Mike Conti, a former lawman himself, has undertaken research of mammoth proportions to write this trilogy, and at times it reads like a history lesson. This latest in the series contains strands of factual material seamlessly woven into the fabric of the fictional tale to produce a life tapestry that is both fascinating and entertaining. At times I thought there was a little too much of Jelly’s personal life which made the story drag somewhat, but that said, it does enable the reader to understand just what made the man tick. Jelly wasn’t just a sharp shooter; he was a complex, multi-layered character, possessing an almost superhuman ability with a gun, but having inner conflicts that would occasionally float to the surface. This book, like the earlier ones in the series, is exceptionally well written, hard to put down, and, as a bonus you’ll come away with an in-depth knowledge of the life and times of one of the most famous U.S. lawmen of the 20th century.

Gisela Dixon

Jelly Bryce: The Man in the Mirror (Jelly Bryce Trilogy Book 3) by Mike Conti is the third and last book in the biographical series on the life of Jelly Bryce — the man often known as the “perfect shot.” Jelly Bryce is someone that is still well known in the circles in which he moved. Not only was he an excellent shot, but even more importantly, he is known to have worked in the service of his country all his life to maintain law and order. This last and final book in the series chronicles his later years in life around World War II through his death in the 1970s. During this time, Jelly Bryce continued his work for this government in spite of some personal setbacks. In this book, we get a fascinating glimpse into the often dangerous life of this man, along with an understanding of his personal life and what made him who he was.

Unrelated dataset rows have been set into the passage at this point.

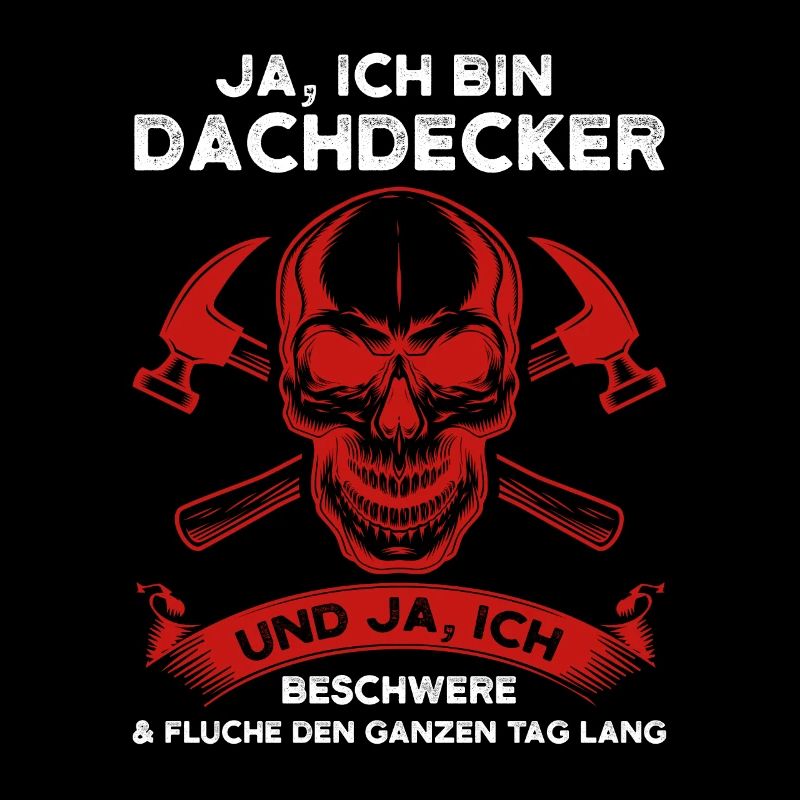 Dachdecker Beruf Dachdeckerei Geschenk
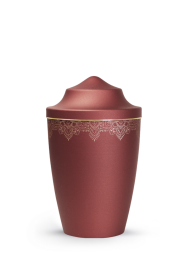 Zvířecí urna Mandala, rubínová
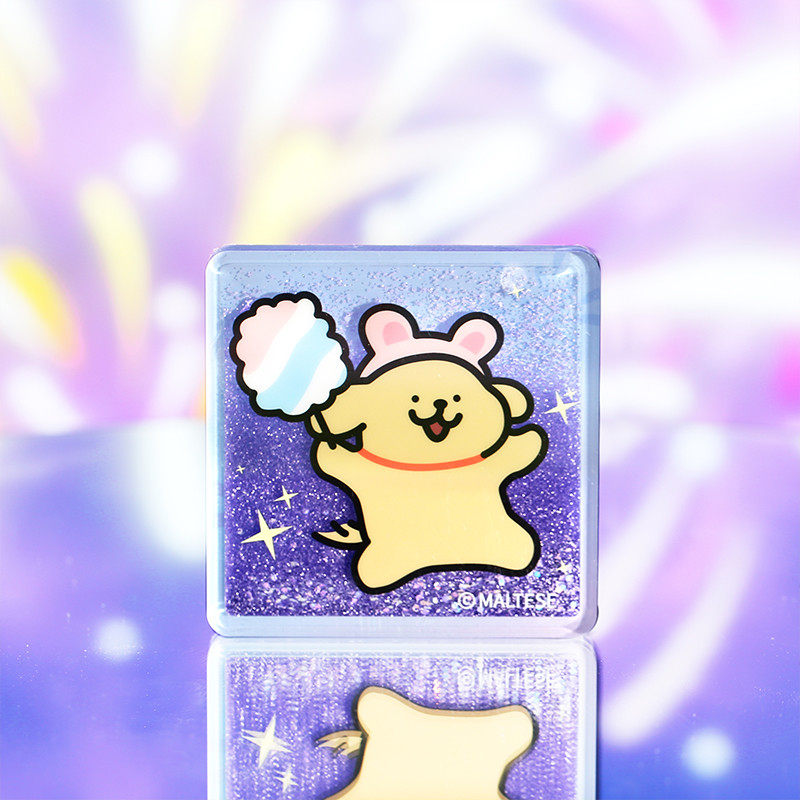 线条小狗Maltese流麻摆件正版可爱卡通少女心桌面装饰生日礼物女,淘宝优惠券,粉丝福利购,淘宝优惠卷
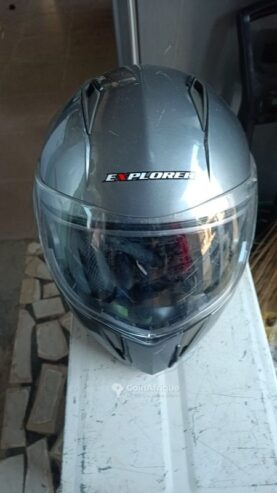 Casque moto modulable avec double visière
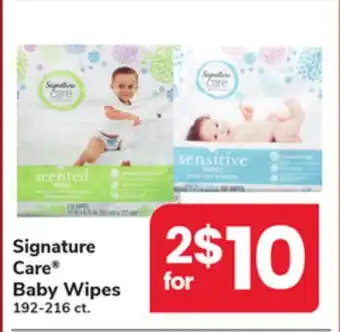 ACME Signature Care Baby Wipes offer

Jelly Bryce: The Man in the Mirror is an excellent biographical novel and although it would probably be even more interesting to read all three books in sequence, I found that even just reading this third book was immensely enjoyable. I didn’t know much about Jelly Bryce before this, but after reading his fascinating story, I am intrigued enough to go back and read the other two books as well. His near-perfect pistol shots and marksmanship are well known, but his career in the FBI and the secret assignments he worked on were new to me. The writing is so engaging that I almost found myself a part of that era and that action and way of life. Truly an enjoyable read that I would highly recommend.

Samantha Dewitt (Rivera)

Jelly has seen it all and done it all, but for a man who’s outlived many of his friends and even some of his enemies, what’s left in life? The story Jelly has to tell, and the stories that he’s lived, are more amazing than even he can believe sometimes. A life of adventure and intrigue is one that he thought would give him everything he’s been looking for, but reliving the moments gives him a new perspective he never realized. The mayhem and the work, all that work, may never have been so important after all for Jelly Bryce: The Man in the Mirror.

Jelly Bryce is the type of person that many of us find ourselves to be; obsessed with work and tuning out the other things in life until it seems too late to do anything about it. This book is all about adventure and intrigue and secret missions, but it’s also about a man who is simply trying to do the right thing in a world where that’s not always easy. The Code of the Samurai is not easy to follow after all, and even an unofficial Samurai knows that. In this book you’re going to get to know Jelly and you’re going to be absorbed in his story. It’s something that you’d never be able to believe, but will want to. I’ll be looking for the first two books in this trilogy to find out more. You don’t have to read them in order to understand the story, but you’ll definitely want to with Jelly Bryce: The Man in the Mirror by Mike Conti.